Preservation On The Reservation [And Beyond]
Fall 1999

Online Archive

*  Working for "The Other"

(photo) Grandmother and granddaughter, both members of British Columbia's Heiltsuk tribe.

"Of the 300-plus languages indigenous to what are now the United States and Canada, nearly a third have disappeared. Only about a quarter of those that survive are being passed on to children. [Without intervention] all of these languages will fall silent within the next few decades. "

Teresa L. McCarty and Lucille J. Watahomigie

by Francis P. McManamon

Anthropologists sometimes refer to cultures they've studied as "the Other." Given this fact, it is an interesting development that many archeologists and cultural anthropologists now work for Indian tribes, where they must balance the responsibilities of their jobs with those of their profession. In the late 1970s, shortly after archeologists in large numbers began to work for employers other than universities and museums, questions arose about how such "client-oriented" archeology should be guided. Were the goals of the client or those of anthropology most important?

Anthropologists working for tribes have confronted similar issues. To what extent are they advocates for their employers and to what extent are they disinterested professionals providing assessments and advice?

For my entire career so far, I have advised public agency officials about their responsibilities for the archeological resources in their care. This relationship is not very different from that of archeologists who work for other clients, including tribes. Different clients have different objectives. Public agencies that fund or permit development require advice about their legal responsibilities. They need to know how much archeology they are obligated to do. The archeologists who provide the advice must give these agencies—their clients—their best judgement of what is required.

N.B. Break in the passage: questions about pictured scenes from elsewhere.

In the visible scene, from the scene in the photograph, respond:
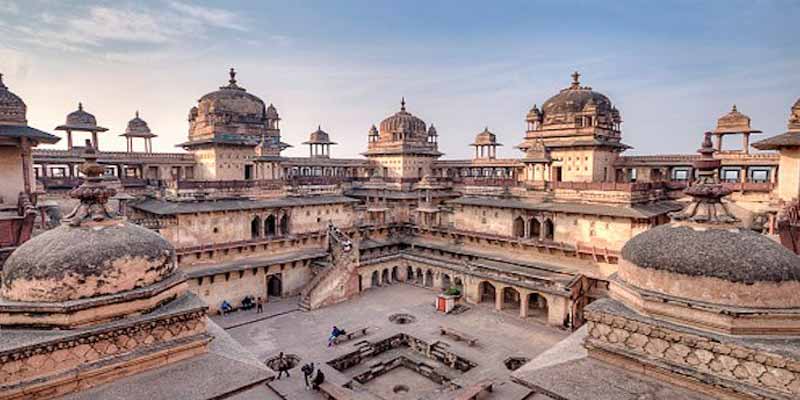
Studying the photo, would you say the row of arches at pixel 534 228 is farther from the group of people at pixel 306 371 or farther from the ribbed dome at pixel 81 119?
the ribbed dome at pixel 81 119

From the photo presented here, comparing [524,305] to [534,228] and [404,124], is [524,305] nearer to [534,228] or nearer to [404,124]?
[534,228]

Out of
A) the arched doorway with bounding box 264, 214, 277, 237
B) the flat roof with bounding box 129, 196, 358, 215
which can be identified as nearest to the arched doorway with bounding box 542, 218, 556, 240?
the flat roof with bounding box 129, 196, 358, 215

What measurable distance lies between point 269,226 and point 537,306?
2148 cm

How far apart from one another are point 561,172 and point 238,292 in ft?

These "best judgements" must be based on the precepts of the profession. Archeological interpretations are predicated on logic and fact. Professional behavior is guided by ethics that mediate among several issues: the concern for the long term preservation of the archeological record, the benefits that can be drawn from it, and the significance of the resources.

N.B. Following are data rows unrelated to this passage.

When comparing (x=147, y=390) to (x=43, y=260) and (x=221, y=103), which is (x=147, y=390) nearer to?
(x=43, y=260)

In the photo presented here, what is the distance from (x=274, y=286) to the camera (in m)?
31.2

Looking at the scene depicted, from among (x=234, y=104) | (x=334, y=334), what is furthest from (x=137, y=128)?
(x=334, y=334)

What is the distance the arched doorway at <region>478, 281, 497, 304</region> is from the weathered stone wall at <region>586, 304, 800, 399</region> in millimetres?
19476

Like those of us working for public agencies, those working for Indian groups must take care to distinguish between advocating for tribal positions and providing professional advice to their clients. The features in this issue offer some examples.

Like all anthropologists, those working for tribes confront situations requiring professional analysis and judgement. Their employers may have uses for the information that differs from what they envisioned. If they want to continue to be employed, they must accommodate such uses, to the extent that they do not conflict with their personal and professional standards.

Anthropology and archeology are imprecise sciences. No mathematical formulas exist to provide unambiguous answers. Methods and techniques are situational, within generally understood standards. In assessing the archeological importance of particular resources, for example, professionals must be aware of current theory and interpretations. It is this grounding in the basics that enables anthropologists who work for tribes to develop flexible approaches to their work and to advise on the best outcome.

Today, anthropological publications and symposia overflow with emphatic discussion of how professionals are "situated" and the cultural context for analysis and decision-making. Granted, such self-consciousness has its value for keeping one on his toes. However, one's ability to evaluate situations from a solid professional foundation remains key to providing good service to one's employer, whatever kind of "Other" they represent.

Francis P. McManamon is Chief, Archeology Program, and Departmental Consulting Archeologist, National Park Service, Department of the Interior.